Mahkemece, dava konusu taşınmaz üzerinde, ... mirasçıları yararına 4721 sayılı Kanun'un 713/1 inci ve 3402 sayılı Kadastro Kanunu'nun 14 üncü maddesinde öngörülen zilyetlikle iktisap koşullarının gerçekleştiği kabul edilmek suretiyle hüküm kurulmuş ise de, varılan sonuç dosya kapsamına uygun düşmemektedir.
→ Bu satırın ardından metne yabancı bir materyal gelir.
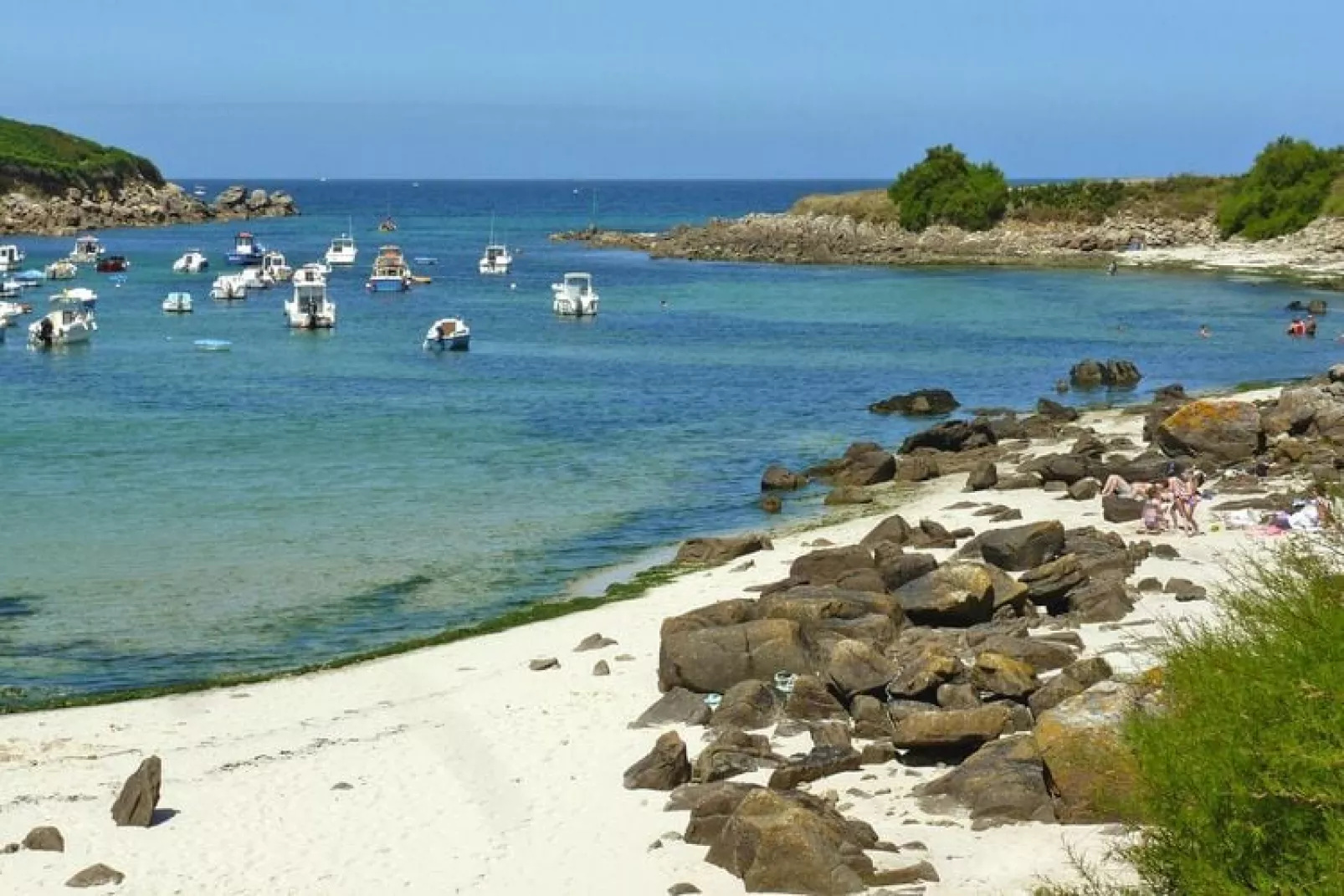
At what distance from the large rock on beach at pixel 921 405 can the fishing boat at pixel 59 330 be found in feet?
130

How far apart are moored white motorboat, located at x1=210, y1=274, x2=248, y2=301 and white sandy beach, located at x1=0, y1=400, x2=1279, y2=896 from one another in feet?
257

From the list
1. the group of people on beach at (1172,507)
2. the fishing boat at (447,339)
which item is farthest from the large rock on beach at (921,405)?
the fishing boat at (447,339)

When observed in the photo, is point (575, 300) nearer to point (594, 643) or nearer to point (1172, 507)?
point (1172, 507)

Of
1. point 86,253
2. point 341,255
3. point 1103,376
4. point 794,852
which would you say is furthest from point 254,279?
point 794,852

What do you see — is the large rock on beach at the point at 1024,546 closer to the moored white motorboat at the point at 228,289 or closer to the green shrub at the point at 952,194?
the moored white motorboat at the point at 228,289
Şöyle ki, dinlenen mahalli bilirkişi ve tanıkların taşınmazın ...’ın yeri olarak bilindiğini, ölümü ile oğulları ... ve ...’in kullandığını, mirasçılarının köylülere icara verdiğini, kiraların ... mirasçısı ... tarafından alındığını beyan ettikleri, tespit tutanağından ...’in payını ...’e devrettiği ve alakasını kestiğinin belirtildiği, Kadastro Mahkemesince yapılan keşifte dinlenen mahalli bilirkişilerin de taşınmazın ... ve ... tarafından kullanıldığı ancak ...’in payını ...’e sattığı, onun kullanımında iken oğlu ...’a hibe ettiği ve o tarihten itibaren itibaren tarla ve çayır olarak kullandığını, ...’in payını sattıktan sonra alakasını kestiği, zilyetliğini devrettiğini, ... mirasçıları tarafından kiraya verilerek kullanıldığını beyan ettikleri, ... ... mirasçısı oğlu ... ...’nin keşif mahallindeki beyanında, yapılan taksim sonucunda kendisi ve babasının diğer mirasçılarının dava konusu taşınmazla ilgilerinin kalmadığını, aralarında mülkiyete ilişkin ihtilaf olmadığını belirttiği, davacıların mirasbırakanı ... ...’nin taşınmazda çekişmesiz ve aralıksız en az yirmi yıldan beri malik sıfatıyla zilyetliğini belgelerle veya bilirkişi veyahut tanık beyanlarıyla ispat edemediği anlaşılmaktadır.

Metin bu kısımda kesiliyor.